Postcard From Tom: In Vegas, a Diner's Jackpot
It's a Recession. That Means Great Restaurant Deals.

By Tom Sietsema
Washington Post Staff Writer
Sunday, August 9, 2009

As far as restaurants are concerned, it's a buyer's market in Las Vegas these days. What's bad for the city's 5,000 unemployed food workers is a bonanza for diners in search of bargains.

"Everywhere you go," says John Curtas, who has been writing about the restaurant scene since 1995, "there are deals galore."

Save for the $25 pot of coffee I foolishly ordered from room service at the tony Wynn Las Vegas last month, the food critic for Nevada Public Radio and is right. Just about everywhere I went, I saw (and sometimes tasted) the upside of the recession. Carnevino, chef Mario Batali's pricey Italian steakhouse in the Venetian -- calamari for $23, anyone? -- just launched a daily "burger brunch." For $30, diners get a cheeseburger, salad or chips and two beers, Bellinis or bloody marys. Since February, 13 of the Wynn's restaurants have been offering three-course dinners for as low as $29. (Meanwhile, guest rooms can be had for $20. That's the price Hooters Casino Hotel, a block off the Strip, charges for a package that throws in two breakfasts and show tickets.)

Restaurants on the Strip have long paid lip service to residents. Now, they're reaching out as never before. Earlier this year, to help fill seats that weren't being taken by tourists, MGM Grand introduced "limos for locals." When at least six Las Vegans reserve to dine at one of 10 upscale restaurants, the hotel dispatches a car to see the group from home to table and back.

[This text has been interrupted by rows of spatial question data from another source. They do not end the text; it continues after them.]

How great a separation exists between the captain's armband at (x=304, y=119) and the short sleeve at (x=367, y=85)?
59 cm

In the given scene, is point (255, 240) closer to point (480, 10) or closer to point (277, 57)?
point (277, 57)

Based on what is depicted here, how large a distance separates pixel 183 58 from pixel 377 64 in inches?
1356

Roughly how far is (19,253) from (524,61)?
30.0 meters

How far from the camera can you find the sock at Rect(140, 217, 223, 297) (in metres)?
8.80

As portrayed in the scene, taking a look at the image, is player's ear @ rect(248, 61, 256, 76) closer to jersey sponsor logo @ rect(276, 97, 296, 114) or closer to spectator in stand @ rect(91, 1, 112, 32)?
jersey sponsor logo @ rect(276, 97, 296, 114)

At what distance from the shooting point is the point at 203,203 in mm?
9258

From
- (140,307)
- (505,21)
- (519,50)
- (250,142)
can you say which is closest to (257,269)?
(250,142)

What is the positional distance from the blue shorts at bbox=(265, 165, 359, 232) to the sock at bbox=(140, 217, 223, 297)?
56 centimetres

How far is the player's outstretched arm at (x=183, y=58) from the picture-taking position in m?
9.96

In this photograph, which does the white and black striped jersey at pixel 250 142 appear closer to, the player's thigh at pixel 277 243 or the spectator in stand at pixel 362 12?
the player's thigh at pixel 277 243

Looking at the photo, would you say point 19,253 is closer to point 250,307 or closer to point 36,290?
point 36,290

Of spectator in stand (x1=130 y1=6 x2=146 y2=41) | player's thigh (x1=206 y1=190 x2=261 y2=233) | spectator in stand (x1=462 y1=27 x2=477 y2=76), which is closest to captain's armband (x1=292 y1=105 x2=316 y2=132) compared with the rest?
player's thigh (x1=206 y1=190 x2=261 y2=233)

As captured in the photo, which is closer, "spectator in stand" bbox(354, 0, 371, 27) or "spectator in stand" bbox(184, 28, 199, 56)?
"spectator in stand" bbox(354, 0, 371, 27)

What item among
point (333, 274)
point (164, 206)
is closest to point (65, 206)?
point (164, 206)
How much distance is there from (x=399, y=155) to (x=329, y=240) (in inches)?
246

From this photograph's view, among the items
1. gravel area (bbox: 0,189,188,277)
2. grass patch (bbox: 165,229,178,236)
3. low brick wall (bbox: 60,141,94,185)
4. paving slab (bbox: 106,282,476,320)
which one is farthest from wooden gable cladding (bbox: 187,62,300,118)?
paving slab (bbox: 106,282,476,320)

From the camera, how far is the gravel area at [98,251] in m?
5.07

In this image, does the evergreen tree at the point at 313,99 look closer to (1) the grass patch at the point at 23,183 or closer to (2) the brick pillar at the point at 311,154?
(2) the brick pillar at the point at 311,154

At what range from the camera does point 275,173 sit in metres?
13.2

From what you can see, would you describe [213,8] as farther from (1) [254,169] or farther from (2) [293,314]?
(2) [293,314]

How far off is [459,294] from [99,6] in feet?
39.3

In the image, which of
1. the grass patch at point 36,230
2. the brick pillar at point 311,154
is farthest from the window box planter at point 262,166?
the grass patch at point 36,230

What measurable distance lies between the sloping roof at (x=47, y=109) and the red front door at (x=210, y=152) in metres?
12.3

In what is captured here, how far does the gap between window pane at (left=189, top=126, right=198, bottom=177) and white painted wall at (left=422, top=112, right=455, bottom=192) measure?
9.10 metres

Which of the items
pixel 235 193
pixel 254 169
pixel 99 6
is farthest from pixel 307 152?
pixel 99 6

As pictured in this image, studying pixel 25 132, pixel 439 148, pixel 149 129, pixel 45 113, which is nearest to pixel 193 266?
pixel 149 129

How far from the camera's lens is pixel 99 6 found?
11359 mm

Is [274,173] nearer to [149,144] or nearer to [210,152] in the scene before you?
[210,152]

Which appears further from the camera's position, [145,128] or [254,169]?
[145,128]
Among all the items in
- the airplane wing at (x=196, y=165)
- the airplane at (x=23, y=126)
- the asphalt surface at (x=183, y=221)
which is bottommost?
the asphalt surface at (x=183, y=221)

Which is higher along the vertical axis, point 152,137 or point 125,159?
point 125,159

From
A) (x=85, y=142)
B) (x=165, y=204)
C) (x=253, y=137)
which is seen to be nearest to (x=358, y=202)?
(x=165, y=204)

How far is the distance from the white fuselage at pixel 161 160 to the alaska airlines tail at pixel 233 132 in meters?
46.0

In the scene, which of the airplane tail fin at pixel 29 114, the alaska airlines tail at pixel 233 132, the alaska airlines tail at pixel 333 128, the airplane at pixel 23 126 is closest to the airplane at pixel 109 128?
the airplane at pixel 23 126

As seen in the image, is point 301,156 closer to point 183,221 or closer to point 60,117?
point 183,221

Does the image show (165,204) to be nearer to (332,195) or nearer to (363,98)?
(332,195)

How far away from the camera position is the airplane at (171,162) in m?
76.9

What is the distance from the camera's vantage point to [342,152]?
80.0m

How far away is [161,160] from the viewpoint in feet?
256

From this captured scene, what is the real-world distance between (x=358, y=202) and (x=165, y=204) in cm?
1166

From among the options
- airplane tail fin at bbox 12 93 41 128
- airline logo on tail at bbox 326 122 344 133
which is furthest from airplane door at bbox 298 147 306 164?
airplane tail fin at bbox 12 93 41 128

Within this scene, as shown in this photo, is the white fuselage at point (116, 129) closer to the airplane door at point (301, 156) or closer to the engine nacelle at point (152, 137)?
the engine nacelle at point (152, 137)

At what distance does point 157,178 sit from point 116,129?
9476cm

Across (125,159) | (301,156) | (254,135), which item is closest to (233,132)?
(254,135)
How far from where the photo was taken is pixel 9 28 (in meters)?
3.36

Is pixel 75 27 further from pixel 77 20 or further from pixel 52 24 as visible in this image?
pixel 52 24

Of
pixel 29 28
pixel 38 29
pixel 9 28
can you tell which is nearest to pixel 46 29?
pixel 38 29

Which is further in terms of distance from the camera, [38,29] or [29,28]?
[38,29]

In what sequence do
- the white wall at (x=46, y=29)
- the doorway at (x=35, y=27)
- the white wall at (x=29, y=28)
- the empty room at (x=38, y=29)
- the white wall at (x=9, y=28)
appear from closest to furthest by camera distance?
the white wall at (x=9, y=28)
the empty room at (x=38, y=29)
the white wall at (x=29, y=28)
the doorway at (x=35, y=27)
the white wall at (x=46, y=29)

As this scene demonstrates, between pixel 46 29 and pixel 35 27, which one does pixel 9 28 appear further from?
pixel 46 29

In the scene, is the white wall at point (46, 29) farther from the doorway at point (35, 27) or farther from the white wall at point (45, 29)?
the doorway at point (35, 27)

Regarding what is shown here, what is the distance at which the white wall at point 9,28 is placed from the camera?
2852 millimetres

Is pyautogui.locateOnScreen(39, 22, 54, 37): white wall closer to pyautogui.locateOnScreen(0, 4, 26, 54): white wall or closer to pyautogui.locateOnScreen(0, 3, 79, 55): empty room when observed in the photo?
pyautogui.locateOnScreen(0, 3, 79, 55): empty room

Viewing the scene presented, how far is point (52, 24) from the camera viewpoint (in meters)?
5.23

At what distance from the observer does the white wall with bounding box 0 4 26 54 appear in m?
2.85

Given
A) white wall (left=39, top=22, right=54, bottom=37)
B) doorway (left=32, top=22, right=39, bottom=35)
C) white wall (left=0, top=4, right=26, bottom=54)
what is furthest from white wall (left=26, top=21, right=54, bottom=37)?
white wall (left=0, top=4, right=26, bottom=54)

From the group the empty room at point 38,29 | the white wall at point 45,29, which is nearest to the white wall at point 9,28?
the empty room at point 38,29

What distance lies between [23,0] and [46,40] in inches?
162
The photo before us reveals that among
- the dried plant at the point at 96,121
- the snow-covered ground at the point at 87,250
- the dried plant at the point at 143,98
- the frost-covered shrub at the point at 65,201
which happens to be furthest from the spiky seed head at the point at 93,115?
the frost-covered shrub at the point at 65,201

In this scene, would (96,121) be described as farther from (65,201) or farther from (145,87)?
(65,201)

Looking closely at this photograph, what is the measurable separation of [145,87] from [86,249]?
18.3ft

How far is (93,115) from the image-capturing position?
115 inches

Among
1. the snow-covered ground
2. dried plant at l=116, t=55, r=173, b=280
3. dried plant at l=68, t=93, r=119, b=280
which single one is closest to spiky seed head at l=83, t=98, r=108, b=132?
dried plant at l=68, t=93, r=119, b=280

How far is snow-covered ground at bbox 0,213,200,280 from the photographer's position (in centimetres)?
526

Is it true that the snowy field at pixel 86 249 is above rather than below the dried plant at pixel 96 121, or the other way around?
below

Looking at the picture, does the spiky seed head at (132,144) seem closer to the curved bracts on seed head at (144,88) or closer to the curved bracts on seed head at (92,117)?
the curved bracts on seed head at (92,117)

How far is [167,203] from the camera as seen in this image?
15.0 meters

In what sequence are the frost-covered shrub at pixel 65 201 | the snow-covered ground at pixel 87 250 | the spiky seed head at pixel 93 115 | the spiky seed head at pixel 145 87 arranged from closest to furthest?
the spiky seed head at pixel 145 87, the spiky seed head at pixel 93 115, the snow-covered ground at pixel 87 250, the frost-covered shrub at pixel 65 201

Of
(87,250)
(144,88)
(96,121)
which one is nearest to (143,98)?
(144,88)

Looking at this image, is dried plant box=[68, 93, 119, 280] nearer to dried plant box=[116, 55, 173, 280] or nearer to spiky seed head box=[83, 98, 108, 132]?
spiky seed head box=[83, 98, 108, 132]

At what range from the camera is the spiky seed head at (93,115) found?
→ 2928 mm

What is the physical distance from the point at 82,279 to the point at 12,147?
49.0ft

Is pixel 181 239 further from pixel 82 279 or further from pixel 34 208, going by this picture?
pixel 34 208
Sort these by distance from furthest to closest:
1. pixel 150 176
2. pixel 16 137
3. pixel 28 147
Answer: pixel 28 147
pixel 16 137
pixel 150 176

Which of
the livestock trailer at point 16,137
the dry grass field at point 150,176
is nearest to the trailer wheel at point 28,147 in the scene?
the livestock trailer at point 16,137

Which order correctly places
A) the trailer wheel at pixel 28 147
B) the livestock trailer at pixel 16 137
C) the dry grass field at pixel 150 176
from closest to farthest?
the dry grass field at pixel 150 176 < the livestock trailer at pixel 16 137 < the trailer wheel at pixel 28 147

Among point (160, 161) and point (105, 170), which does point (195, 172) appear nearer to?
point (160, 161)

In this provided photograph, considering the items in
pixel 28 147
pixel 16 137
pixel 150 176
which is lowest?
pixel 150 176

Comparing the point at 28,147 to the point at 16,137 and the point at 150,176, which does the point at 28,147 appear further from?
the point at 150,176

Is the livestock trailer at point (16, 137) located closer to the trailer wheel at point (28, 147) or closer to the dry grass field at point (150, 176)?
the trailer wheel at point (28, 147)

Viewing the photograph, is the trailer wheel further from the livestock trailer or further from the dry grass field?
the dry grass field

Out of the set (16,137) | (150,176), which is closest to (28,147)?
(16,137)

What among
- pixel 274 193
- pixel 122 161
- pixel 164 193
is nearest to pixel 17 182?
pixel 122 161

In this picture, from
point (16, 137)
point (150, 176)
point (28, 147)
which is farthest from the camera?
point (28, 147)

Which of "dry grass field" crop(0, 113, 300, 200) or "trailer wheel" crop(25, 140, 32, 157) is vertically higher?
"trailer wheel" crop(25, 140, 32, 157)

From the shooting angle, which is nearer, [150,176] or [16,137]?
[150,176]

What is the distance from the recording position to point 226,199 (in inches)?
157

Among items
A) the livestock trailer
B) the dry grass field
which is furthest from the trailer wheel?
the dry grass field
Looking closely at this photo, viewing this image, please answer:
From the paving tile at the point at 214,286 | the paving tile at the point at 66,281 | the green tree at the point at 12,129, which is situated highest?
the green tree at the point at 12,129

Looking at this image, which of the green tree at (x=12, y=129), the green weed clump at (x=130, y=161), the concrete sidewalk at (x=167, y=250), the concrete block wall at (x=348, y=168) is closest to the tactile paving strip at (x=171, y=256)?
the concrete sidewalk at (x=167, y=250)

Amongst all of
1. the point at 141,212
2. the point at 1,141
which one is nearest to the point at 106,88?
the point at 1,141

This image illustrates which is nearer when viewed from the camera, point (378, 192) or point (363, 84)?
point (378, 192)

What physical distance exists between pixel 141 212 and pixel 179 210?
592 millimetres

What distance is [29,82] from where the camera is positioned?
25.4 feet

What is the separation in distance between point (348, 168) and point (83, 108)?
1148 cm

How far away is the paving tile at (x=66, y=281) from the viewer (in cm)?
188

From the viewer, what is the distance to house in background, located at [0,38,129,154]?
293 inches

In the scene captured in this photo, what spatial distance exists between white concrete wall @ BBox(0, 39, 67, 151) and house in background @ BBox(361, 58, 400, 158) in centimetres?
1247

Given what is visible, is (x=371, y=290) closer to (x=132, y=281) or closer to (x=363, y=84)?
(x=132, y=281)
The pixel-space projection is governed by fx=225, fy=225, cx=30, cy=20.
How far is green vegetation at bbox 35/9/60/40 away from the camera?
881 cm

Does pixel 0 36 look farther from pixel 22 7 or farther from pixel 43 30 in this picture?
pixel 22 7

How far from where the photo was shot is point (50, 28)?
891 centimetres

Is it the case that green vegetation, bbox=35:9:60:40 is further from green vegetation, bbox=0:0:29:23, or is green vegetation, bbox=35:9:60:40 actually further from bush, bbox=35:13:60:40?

For a food lover, three days in Las Vegas isn't nearly enough time to scratch the surface of possibilities. But what I learned in 72 hours of table hopping is that the cooking on the Strip is generally better than the cooking off of it; that midweek is a more relaxed experience than Friday or Saturday, when big crowds still flock to town; and that fancy double-digit cocktails in the desert show no signs of going the way of Liberace. Asked about business in the city, my bartender at the youthful Rhumbar in the Mirage smiled and said, "People will drink if they're rich or they're poor."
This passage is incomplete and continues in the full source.